Noise Points

To make the clustering task more challenging, some benchmark datasets feature noise points (e.g., outliers or irrelevant points in-between the actual clusters). They are specially marked in the ground-truth vectors: we assign them cluster IDs of 0.

Example

Let us consider the other/hdbscan dataset [40], which consists of 2,309 points in \(\mathbb{R}^2\).

import numpy as np
import pandas as pd
import clustbench
# Accessing <https://github.com/gagolews/clustering-data-v1> directly:
data_url = "https://github.com/gagolews/clustering-data-v1/raw/v1.1.0"
benchmark = clustbench.load_dataset("other", "hdbscan", url=data_url)
X = benchmark.data
y_true = benchmark.labels[0]

Here is a summary of the number of points in each reference cluster:

pd.Series(y_true).value_counts()
## 0    510
## 1    410
## 2    366
## 3    326
## 4    306
## 5    207
## 6    184
## Name: count, dtype: int64

There are six clusters (1–6) and a special point group with ID=0 that marks some points as noise.

import genieclust
genieclust.plots.plot_scatter(X, labels=y_true-1, axis="equal", title="y_true")
plt.show()
../_images/partition-similarity-noise-data-1.png

Figure 3: An example dataset featuring noise points (light grey whatchamacallits).

Discovering Clusters

Suppose we want to evaluate how Genie handles such a noisy dataset.

Important

The algorithm must not be informed about the exact location of the noise points. After all, it is an unsupervised learning task.

k = np.max(y_true)  # the number of clusters to detect
g = genieclust.Genie(n_clusters=k)  # using default parameters
y_pred = g.fit_predict(X) + 1  # +1 makes cluster IDs in 1..k, not 0..(k-1)

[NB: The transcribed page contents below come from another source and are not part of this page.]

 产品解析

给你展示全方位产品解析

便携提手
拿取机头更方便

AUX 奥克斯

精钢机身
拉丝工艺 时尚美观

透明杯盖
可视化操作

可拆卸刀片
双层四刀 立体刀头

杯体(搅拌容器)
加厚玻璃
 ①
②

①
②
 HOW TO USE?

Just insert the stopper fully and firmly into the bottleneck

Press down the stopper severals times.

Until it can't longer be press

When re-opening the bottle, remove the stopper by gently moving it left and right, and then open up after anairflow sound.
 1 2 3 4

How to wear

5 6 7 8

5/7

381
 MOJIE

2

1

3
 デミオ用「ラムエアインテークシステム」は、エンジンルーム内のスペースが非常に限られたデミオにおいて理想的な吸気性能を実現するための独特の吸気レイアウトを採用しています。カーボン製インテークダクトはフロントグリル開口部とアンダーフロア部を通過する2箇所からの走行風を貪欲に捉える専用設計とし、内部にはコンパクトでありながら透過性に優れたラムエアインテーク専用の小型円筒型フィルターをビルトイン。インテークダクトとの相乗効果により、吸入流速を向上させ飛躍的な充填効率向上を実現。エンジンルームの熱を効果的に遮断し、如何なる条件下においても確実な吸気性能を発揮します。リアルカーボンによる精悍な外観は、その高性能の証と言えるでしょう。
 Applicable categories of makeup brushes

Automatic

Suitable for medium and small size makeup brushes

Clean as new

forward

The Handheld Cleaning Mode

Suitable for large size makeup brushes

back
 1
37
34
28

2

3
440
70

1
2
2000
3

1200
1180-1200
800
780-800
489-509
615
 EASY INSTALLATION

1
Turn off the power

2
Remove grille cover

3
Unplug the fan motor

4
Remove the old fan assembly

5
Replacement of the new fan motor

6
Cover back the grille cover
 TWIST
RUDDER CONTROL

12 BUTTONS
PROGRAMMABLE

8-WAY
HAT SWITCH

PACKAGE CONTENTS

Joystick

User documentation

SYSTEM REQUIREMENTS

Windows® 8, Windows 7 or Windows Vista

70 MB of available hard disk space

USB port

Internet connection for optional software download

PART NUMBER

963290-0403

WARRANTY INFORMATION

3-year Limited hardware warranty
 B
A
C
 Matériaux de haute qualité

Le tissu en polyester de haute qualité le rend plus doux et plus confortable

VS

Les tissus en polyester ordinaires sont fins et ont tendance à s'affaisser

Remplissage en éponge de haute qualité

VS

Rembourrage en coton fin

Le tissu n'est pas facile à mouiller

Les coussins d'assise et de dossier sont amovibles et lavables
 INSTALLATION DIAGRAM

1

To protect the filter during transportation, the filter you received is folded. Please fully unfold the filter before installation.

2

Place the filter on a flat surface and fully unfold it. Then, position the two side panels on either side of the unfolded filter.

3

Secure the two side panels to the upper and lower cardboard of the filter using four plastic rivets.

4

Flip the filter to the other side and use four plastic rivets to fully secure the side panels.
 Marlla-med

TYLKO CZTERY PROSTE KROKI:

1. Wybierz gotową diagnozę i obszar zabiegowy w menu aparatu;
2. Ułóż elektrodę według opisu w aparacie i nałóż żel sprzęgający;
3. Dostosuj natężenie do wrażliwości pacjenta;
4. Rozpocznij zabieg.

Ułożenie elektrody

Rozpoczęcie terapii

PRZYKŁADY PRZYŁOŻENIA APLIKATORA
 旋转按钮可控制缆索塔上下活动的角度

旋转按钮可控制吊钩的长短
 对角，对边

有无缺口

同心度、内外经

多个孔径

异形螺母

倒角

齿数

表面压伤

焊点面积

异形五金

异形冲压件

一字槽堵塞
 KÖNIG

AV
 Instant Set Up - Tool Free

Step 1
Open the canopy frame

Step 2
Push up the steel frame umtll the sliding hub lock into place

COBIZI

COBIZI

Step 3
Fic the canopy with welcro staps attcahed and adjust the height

Below we plot the predicted partition. Additionally, we draw its version where the noise point markers are propagated from the ground truth vector (as a kind of data postprocessing).

plt.subplot(1, 2, 1)
genieclust.plots.plot_scatter(X, labels=y_pred-1, axis="equal", title="y_pred")
plt.subplot(1, 2, 2)
y_pred2 = np.where(y_true > 0, y_pred, 0)  # y_pred, but noise points get ID=0
genieclust.plots.plot_scatter(X, labels=y_pred2-1, axis="equal",
    title="y_pred (noise from y_true)")
plt.show()
../_images/partition-similarity-noise-genie-3.png

Figure 4: Noise points make the life of a clustering algorithm harder.

Evaluating Similarity

Here is the confusion matrix:

genieclust.compare_partitions.confusion_matrix(y_true, y_pred)
## array([[116,  84, 124,  51,  52,  83],
##        [409,   0,   1,   0,   0,   0],
##        [366,   0,   0,   0,   0,   0],
##        [  0,  24,   0,   0, 298,   4],
##        [  0, 306,   0,   0,   0,   0],
##        [  0,   0,   0, 207,   0,   0],
##        [  0,   0, 184,   0,   0,   0]])

The first row denotes the “noise cluster”.

Genie recreated four of the reference clusters very well (3, 4, 5, 6), but failed on the first two (it discovered a “combined” cluster instead, and considered some noise points as a separate set).

Important

When computing external cluster validity measures, we should omit the noise points from the reference set whatsoever. After all, most classical algorithms are not equipped with noise point detectors[1] and they should not be penalised for this.

Let us compute the normalised clustering accuracy, ignoring the first row in the confusion matrix:

genieclust.compare_partitions.normalized_clustering_accuracy(
    y_true[y_true>0],
    y_pred[y_true>0]
)
## 0.7828220858895705

or, equivalently:

clustbench.get_score(y_true, y_pred)  # the NCA metric is used by default
## 0.7828220858895705

The score is somewhere between 4/6 (four clusters discovered correctly) and 5/6 (one cluster definitely missed).